Our customers trust connected Azure AI infrastructure to make innovative AI-driven solutions, which is wherefore we are delivering caller cloud-based AI-supercomputing clusters built with Azure ND H200 v5 bid virtual machines (VMs) today.
The request for scalable and high-performance infrastructure continues to turn exponentially arsenic the AI scenery advances. Our customers trust connected Azure AI infrastructure to make innovative AI-driven solutions, which is wherefore we are delivering caller cloud-based AI-supercomputing clusters built with Azure ND H200 v5 bid virtual machines (VMs) today. These VMs are present mostly disposable and person been tailored to grip the increasing complexity of precocious AI workloads, from foundational exemplary grooming to generative inferencing. The scale, ratio and enhanced show of our ND H200 v5 VMs are already driving adoption from customers and Microsoft AI services specified arsenic Azure Machine Learning and Azure OpenAI Service.
“We’re excited to follow Azure’s caller H200 VMs. We’ve seen that H200 offers improved show with minimal porting effort, we are looking guardant to utilizing these VMs to accelerate our research, amended the ChatGPT experience, and further our mission.” —Trevor Cai, caput of infrastructure, OpenAI.

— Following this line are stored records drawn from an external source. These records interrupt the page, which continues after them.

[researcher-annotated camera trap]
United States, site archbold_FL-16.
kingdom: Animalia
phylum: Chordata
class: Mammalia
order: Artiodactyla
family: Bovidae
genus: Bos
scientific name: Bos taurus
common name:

The Azure ND H200 v5 VMs are architected with Microsoft’s systems attack to heighten ratio and performance, and diagnostic 8 NVIDIA H200 Tensor Core GPUs. Specifically, they code the spread owed to GPUs increasing successful earthy computational capableness astatine a overmuch faster complaint than the attached representation and representation bandwidth. The Azure ND H200 v5 bid VMs present a 76% summation successful High Bandwidth Memory (HBM) to 141GB and a 43% summation successful HBM Bandwidth to 4.8 TB/s implicit the erstwhile procreation of Azure ND H100 v5 VMs. This summation successful HBM bandwidth enables GPUs to entree exemplary parameters faster, helping trim wide exertion latency, which is simply a captious metric for real-time applications specified arsenic interactive agents. The ND H200 V5 VMs tin besides accommodate much analyzable Large Language Models (LLMs) wrong the representation of a azygous VM, improving show by helping users debar the overhead of moving distributed jobs implicit aggregate VMs.
The plan of our H200 supercomputing clusters besides enables much businesslike absorption of GPU representation for exemplary weights, key-value cache, and batch sizes, each of which straight interaction throughput, latency and cost-efficiency successful LLM-based generative AI inference workloads. With its larger HBM capacity, the ND H200 v5 VM tin enactment higher batch sizes, driving amended GPU utilization and throughput compared to ND H100 v5 bid for inference workloads connected some tiny connection models (SLMs) and LLMs. In aboriginal tests, we observed up to 35% throughput summation with ND H200 v5 VMs compared to the ND H100 v5 bid for inference workloads moving the LLAMA 3.1 405B exemplary (with satellite size 8, input magnitude 128, output magnitude 8, and maximum batch sizes – 32 for H100 and 96 for H200). For much details connected Azure’s precocious show computing benchmarks, delight read much here oregon sojourn our AI Benchmarking Guide connected the Azure GitHub repository for much details.
The ND H200 v5 VMs travel pre-integrated with Azure Batch, Azure Kubernetes Service, Azure OpenAI Service and Azure Machine Learning to assistance businesses get started close away. Please sojourn present for more elaborate method documentation of the caller Azure ND H200 v5 VMs.